Note: The people in the story are not featuring on the photo.

Marit de Wit is the Malaria Advisor for MSF-Operational Centre Amsterdam. She is also the Health Advisor (overall medical programme responsible) for Ethiopia, Kenya and Nigeria. Her passion is improving malaria care in conflict settings, where conventional malaria interventions can’t be applied.

 

 

Comments

William Jobin's picture
Submitted by William Jobin on

Prevent malaria or prevent war?

The issue you raise Marit is very important, and poses serious ethical choices for those of us who are concerned with the fight against malaria in Africa. I have no easy answer, but maybe can think of one. However the ethical dilemma it poses then troubles me.

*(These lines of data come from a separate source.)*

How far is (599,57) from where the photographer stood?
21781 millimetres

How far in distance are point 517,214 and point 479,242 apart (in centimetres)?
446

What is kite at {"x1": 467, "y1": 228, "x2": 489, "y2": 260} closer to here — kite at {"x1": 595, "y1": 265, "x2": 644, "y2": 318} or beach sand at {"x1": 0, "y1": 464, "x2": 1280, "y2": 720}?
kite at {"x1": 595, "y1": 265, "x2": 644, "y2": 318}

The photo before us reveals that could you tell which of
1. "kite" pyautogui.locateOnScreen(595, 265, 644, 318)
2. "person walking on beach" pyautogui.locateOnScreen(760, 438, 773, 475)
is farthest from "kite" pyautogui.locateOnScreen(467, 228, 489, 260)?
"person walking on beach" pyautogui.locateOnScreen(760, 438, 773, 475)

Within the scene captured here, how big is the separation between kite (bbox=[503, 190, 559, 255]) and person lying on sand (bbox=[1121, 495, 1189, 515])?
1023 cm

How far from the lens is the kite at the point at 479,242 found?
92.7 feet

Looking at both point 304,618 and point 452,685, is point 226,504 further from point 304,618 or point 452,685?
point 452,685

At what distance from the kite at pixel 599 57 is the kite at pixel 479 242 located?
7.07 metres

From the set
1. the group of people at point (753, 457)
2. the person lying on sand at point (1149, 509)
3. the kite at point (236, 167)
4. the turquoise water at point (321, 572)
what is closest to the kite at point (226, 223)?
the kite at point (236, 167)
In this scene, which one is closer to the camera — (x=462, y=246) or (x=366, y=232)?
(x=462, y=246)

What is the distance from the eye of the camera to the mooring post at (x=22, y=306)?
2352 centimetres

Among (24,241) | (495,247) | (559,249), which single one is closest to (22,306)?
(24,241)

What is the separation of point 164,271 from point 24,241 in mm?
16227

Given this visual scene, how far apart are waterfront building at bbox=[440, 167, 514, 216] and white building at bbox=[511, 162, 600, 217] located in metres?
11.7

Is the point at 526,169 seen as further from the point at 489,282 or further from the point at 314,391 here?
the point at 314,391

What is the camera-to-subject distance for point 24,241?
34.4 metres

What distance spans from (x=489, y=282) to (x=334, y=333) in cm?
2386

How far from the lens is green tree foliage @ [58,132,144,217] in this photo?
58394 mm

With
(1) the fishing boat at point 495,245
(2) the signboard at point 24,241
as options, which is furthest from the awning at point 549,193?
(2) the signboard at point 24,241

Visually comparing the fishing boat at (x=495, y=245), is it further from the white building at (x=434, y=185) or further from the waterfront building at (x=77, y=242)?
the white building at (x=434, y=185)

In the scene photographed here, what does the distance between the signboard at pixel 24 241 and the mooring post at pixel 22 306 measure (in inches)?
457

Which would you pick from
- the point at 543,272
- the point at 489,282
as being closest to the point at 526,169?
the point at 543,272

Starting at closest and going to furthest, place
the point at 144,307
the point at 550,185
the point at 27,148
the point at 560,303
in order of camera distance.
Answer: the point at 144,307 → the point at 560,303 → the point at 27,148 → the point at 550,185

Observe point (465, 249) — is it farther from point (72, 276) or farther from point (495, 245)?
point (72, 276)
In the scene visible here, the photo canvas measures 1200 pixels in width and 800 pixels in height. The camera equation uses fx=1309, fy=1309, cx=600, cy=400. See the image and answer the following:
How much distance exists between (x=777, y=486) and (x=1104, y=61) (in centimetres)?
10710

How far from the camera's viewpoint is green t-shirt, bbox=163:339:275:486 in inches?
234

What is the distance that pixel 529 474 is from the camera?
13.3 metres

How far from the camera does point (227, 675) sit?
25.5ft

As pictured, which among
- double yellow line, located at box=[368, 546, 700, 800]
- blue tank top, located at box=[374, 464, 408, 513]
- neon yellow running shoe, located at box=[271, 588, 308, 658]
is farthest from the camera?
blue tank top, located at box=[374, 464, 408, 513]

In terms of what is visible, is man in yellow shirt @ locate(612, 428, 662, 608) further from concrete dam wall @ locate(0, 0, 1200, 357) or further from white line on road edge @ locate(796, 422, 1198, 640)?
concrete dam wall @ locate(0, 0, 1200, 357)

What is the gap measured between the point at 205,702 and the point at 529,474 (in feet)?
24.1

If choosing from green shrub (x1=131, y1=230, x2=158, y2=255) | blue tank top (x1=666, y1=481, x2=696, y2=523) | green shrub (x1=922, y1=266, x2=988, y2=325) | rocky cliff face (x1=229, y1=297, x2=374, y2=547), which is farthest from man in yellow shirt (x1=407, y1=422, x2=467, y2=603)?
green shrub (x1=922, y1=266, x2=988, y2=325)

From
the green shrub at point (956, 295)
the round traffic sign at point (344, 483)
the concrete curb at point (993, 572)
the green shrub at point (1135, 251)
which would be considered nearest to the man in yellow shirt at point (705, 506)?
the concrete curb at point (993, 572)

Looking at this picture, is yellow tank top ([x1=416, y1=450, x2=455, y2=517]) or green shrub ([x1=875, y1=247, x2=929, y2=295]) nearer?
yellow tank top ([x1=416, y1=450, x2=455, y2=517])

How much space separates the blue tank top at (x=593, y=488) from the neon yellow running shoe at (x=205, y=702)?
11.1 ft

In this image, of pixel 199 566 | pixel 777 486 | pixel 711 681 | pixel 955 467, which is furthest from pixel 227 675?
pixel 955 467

How do we protect children from malaria in a war zone? The easy answer is that we can’t, so we should use our limited resources to fight malaria in stable areas where our efforts will endure. Efforts we make in war zones will be blown away in the violence of the conflict. From a public health perspective we realize that we can protect more people by working in stable areas. That is the easy answer from a conventional public health approach in which we count the number of lives saved for each dollar of effort.
But what about the people: the families and children who are in those war zones? Can we just cross them off – throw them away because they are in the wrong place? Obviously for people like you Marit, with humanitarian spirits, we can’t throw those people away; in fact they seem to be the ones who need us the most. We must admire and appreciate people like you and others in MSF who go to these dangerous places and minister to those in greatest need. We can see that they are motivated by a loving concern for people unprotected by their own societies.
But perhaps the reason for our dilemma is that we are mixing our concern for fighting this one specific disease – malaria – with our more basic concern for the well-being of people and their children caught in war. If malaria is our focus, then we might search for special medical or technical interventions against malaria. But what if our focus is simply to meet the most pressing need for these people in the war zone? Is malaria their greatest problem? Or is it an end to the violence? If our concern is for the people, why are we wasting our time fighting malaria when what they really need is Peace? Within their world, at this time, although malaria is important, it has a low priority in comparison with an end to the violence. Malaria has a high priority for us because we know so much about it, but perhaps Peace is more important for our friends caught in the war.
So perhaps what we should be doing is seeking help from the UN to send a Peace-Keeping Force, and when the violence is ended, and then we can work on the issues next in priority, such as malaria. In reality however, the dilemma remains. We know that the UN is weak, and establishing Peace will take a long time. It might never even happen. The wars and violence in Afghanistan and Iraq have been going on for more than a dozen years. What should we do in the meantime; prevent malaria or prevent war? I am sorry Marit, I am afraid I really haven’t answered your question. Maybe some of our other readers can help us?